Goal: Emit the entire listing verbatim.

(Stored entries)
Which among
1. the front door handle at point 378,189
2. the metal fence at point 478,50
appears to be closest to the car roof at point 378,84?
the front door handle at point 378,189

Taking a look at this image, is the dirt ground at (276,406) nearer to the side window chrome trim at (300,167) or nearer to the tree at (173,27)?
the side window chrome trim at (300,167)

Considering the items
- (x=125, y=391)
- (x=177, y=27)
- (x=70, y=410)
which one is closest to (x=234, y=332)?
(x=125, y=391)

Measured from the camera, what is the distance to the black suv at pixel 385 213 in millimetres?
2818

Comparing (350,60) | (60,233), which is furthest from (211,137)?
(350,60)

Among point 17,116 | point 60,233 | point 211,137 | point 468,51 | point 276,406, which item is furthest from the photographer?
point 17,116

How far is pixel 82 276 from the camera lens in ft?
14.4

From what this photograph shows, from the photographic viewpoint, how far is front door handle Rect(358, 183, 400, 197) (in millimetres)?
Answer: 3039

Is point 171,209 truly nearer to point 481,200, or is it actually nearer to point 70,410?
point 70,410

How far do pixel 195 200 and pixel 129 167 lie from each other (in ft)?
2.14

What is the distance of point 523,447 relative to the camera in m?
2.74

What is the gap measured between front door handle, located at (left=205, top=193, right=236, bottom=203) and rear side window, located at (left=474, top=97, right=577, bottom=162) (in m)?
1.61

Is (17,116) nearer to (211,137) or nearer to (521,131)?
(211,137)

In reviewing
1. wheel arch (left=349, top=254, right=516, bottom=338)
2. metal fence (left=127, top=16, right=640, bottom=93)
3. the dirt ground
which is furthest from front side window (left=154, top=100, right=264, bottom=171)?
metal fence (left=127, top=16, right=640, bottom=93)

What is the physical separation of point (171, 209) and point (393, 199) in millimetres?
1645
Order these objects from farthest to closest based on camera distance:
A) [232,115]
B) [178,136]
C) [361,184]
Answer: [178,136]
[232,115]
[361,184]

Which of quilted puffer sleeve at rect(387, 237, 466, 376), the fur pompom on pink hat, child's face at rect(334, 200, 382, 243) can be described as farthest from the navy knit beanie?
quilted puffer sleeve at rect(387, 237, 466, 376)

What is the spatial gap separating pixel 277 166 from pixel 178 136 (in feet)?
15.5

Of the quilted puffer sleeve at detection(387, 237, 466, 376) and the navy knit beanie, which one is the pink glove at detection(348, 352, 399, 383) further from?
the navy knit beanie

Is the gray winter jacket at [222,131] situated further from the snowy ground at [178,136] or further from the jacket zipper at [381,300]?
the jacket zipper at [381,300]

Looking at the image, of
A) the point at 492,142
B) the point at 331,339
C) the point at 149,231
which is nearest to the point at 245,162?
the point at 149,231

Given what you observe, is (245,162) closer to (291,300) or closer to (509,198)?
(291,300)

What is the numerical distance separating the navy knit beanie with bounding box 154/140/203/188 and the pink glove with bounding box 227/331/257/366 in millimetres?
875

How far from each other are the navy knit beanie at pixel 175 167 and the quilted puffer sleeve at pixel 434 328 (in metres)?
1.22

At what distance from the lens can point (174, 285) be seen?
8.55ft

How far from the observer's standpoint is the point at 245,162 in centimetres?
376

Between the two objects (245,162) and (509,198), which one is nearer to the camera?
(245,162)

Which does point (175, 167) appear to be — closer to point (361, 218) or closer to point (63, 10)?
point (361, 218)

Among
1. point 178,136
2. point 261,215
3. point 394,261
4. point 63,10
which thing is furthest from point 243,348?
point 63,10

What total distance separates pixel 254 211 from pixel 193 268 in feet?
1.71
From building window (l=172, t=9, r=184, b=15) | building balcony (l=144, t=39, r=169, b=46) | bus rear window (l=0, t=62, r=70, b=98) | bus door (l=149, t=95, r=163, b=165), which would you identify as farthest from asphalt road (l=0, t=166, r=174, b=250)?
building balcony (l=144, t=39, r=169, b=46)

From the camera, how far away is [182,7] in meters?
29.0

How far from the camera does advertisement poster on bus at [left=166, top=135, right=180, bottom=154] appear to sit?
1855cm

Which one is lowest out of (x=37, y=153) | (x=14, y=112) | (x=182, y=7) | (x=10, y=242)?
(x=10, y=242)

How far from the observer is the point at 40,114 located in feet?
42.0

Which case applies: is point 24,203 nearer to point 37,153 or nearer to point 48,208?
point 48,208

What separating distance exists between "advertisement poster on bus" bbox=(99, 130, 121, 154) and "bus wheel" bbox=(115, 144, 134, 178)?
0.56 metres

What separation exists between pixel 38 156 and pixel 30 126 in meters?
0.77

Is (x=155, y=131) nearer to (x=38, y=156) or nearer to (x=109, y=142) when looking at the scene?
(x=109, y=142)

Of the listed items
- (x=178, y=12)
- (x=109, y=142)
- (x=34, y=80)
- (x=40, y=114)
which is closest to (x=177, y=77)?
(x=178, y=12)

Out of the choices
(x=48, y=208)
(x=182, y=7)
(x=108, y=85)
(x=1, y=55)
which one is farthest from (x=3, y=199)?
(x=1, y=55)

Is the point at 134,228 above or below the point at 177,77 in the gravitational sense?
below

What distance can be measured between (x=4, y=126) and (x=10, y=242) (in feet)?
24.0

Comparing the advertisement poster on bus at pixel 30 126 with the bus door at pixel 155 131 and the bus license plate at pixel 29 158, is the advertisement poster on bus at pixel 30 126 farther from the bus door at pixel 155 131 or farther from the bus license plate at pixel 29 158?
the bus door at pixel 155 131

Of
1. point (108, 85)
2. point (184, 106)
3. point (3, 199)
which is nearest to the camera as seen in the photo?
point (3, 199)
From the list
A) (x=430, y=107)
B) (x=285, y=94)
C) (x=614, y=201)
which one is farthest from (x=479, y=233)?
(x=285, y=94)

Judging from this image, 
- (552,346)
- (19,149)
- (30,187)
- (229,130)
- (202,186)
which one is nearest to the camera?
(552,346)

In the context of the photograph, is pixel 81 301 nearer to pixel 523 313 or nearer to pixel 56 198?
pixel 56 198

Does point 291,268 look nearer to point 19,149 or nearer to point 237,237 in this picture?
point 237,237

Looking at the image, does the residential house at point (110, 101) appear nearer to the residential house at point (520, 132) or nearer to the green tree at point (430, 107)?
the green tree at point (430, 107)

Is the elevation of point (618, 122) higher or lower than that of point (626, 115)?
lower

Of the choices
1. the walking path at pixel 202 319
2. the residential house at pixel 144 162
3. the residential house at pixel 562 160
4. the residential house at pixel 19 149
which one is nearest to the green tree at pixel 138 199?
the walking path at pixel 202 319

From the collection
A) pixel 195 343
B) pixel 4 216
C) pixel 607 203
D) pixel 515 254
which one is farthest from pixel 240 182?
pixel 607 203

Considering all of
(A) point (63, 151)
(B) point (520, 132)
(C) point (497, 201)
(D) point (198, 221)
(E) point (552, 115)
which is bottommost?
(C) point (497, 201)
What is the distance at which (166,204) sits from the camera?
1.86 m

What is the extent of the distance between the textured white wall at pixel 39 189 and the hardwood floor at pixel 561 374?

Task solution:
Which among
1. the front door handle at point 378,189
2. the metal fence at point 478,50
appears to be closest to the car roof at point 378,84?
the front door handle at point 378,189

Taking a look at this image, is the dirt ground at (276,406) nearer to the side window chrome trim at (300,167) or nearer to the tree at (173,27)?
the side window chrome trim at (300,167)

Considering the items
- (x=125, y=391)
- (x=177, y=27)
- (x=70, y=410)
which one is closest to (x=234, y=332)?
(x=125, y=391)

Measured from the camera, what is the distance to the black suv at pixel 385 213 in millimetres?
2818

Comparing (350,60) | (60,233), which is furthest from (211,137)?
(350,60)

Among point 17,116 | point 60,233 | point 211,137 | point 468,51 | point 276,406, which item is furthest from the photographer?
point 17,116

How far is pixel 82 276 from the camera lens in ft?
14.4

From what this photograph shows, from the photographic viewpoint, how far is front door handle Rect(358, 183, 400, 197) (in millimetres)?
Answer: 3039

Is point 171,209 truly nearer to point 481,200, or is it actually nearer to point 70,410?
point 70,410

How far do pixel 195 200 and pixel 129 167 lie from each other (in ft)?
2.14

What is the distance of point 523,447 relative to the camera in m?
2.74

What is the gap measured between front door handle, located at (left=205, top=193, right=236, bottom=203) and rear side window, located at (left=474, top=97, right=577, bottom=162) (in m)?
1.61

Is (17,116) nearer to (211,137) or nearer to (521,131)?
(211,137)

In reviewing
1. wheel arch (left=349, top=254, right=516, bottom=338)
2. metal fence (left=127, top=16, right=640, bottom=93)
3. the dirt ground
which is furthest from front side window (left=154, top=100, right=264, bottom=171)?
metal fence (left=127, top=16, right=640, bottom=93)

What is the physical separation of point (171, 209) and point (393, 199) in millimetres?
1645
Order these objects from farthest to closest based on camera distance:
A) [232,115]
B) [178,136]
C) [361,184]
Answer: [178,136]
[232,115]
[361,184]

Which of quilted puffer sleeve at rect(387, 237, 466, 376), the fur pompom on pink hat, child's face at rect(334, 200, 382, 243) can be described as farthest from the navy knit beanie?
quilted puffer sleeve at rect(387, 237, 466, 376)

What is the spatial gap separating pixel 277 166 from pixel 178 136 (in feet)?
15.5

Of the quilted puffer sleeve at detection(387, 237, 466, 376) and the navy knit beanie, which one is the pink glove at detection(348, 352, 399, 383) further from?
the navy knit beanie

Is the gray winter jacket at [222,131] situated further from the snowy ground at [178,136] or further from the jacket zipper at [381,300]?
the jacket zipper at [381,300]

Looking at the image, of
A) the point at 492,142
B) the point at 331,339
C) the point at 149,231
which is nearest to the point at 245,162?
the point at 149,231

Given what you observe, is (245,162) closer to (291,300) or closer to (509,198)?
(291,300)

What is the numerical distance separating the navy knit beanie with bounding box 154/140/203/188 and the pink glove with bounding box 227/331/257/366 in millimetres?
875

How far from each other are the navy knit beanie at pixel 175 167 and the quilted puffer sleeve at pixel 434 328 (in metres)?
1.22

At what distance from the lens can point (174, 285) be seen?
8.55ft

How far from the observer's standpoint is the point at 245,162 in centimetres?
376

Between the two objects (245,162) and (509,198), which one is nearer to the camera?
(245,162)

Which does point (175, 167) appear to be — closer to point (361, 218) or closer to point (63, 10)?
point (361, 218)

Among
1. point 178,136
2. point 261,215
3. point 394,261
4. point 63,10
which thing is furthest from point 243,348?
point 63,10

What total distance separates pixel 254 211 from pixel 193 268 in feet?
1.71
From building window (l=172, t=9, r=184, b=15) | building balcony (l=144, t=39, r=169, b=46) | bus rear window (l=0, t=62, r=70, b=98) | bus door (l=149, t=95, r=163, b=165), which would you identify as farthest from asphalt road (l=0, t=166, r=174, b=250)?
building balcony (l=144, t=39, r=169, b=46)

From the camera, how far away is [182,7] in meters?
29.0

How far from the camera does advertisement poster on bus at [left=166, top=135, right=180, bottom=154] appear to sit?
1855cm

Which one is lowest out of (x=37, y=153) | (x=14, y=112) | (x=182, y=7) | (x=10, y=242)?
(x=10, y=242)

How far from the observer is the point at 40,114 located in feet?
42.0

Which case applies: is point 24,203 nearer to point 37,153 or nearer to point 48,208?
point 48,208

What separating distance exists between "advertisement poster on bus" bbox=(99, 130, 121, 154) and "bus wheel" bbox=(115, 144, 134, 178)?
0.56 metres

What separation exists between pixel 38 156 and pixel 30 126 in meters?
0.77

Is (x=155, y=131) nearer to (x=38, y=156) or nearer to (x=109, y=142) when looking at the scene?
(x=109, y=142)

Of the listed items
- (x=178, y=12)
- (x=109, y=142)
- (x=34, y=80)
- (x=40, y=114)
which is closest to (x=177, y=77)?
(x=178, y=12)

Out of the choices
(x=48, y=208)
(x=182, y=7)
(x=108, y=85)
(x=1, y=55)
which one is farthest from (x=3, y=199)?
(x=1, y=55)

Is the point at 134,228 above or below the point at 177,77 in the gravitational sense?
below

What distance can be measured between (x=4, y=126) and (x=10, y=242) (in feet)?
24.0

Comparing the advertisement poster on bus at pixel 30 126 with the bus door at pixel 155 131 and the bus license plate at pixel 29 158, is the advertisement poster on bus at pixel 30 126 farther from the bus door at pixel 155 131 or farther from the bus license plate at pixel 29 158?
the bus door at pixel 155 131

Of
1. point (108, 85)
2. point (184, 106)
3. point (3, 199)
which is nearest to the camera as seen in the photo?
point (3, 199)
From the list
A) (x=430, y=107)
B) (x=285, y=94)
C) (x=614, y=201)
which one is farthest from (x=479, y=233)?
(x=285, y=94)

Judging from this image, 
- (552,346)
- (19,149)
- (30,187)
- (229,130)
- (202,186)
which one is nearest to the camera?
(552,346)

In the context of the photograph, is pixel 81 301 nearer to pixel 523 313 or nearer to pixel 56 198?
pixel 56 198

Does point 291,268 look nearer to point 19,149 or nearer to point 237,237 in this picture?
point 237,237

Looking at the image, does the residential house at point (110, 101) appear nearer to the residential house at point (520, 132) or nearer to the green tree at point (430, 107)?
the green tree at point (430, 107)

Is the elevation of point (618, 122) higher or lower than that of point (626, 115)?
lower

Of the choices
1. the walking path at pixel 202 319
2. the residential house at pixel 144 162
3. the residential house at pixel 562 160
4. the residential house at pixel 19 149
which one is nearest to the green tree at pixel 138 199?
the walking path at pixel 202 319

From the collection
A) pixel 195 343
B) pixel 4 216
C) pixel 607 203
D) pixel 515 254
which one is farthest from pixel 240 182?
pixel 607 203

Considering all of
(A) point (63, 151)
(B) point (520, 132)
(C) point (497, 201)
(D) point (198, 221)
(E) point (552, 115)
which is bottommost?
(C) point (497, 201)
What is the distance at which (166,204) sits from the camera?
1.86 m

What is the extent of the distance between the textured white wall at pixel 39 189 and the hardwood floor at pixel 561 374?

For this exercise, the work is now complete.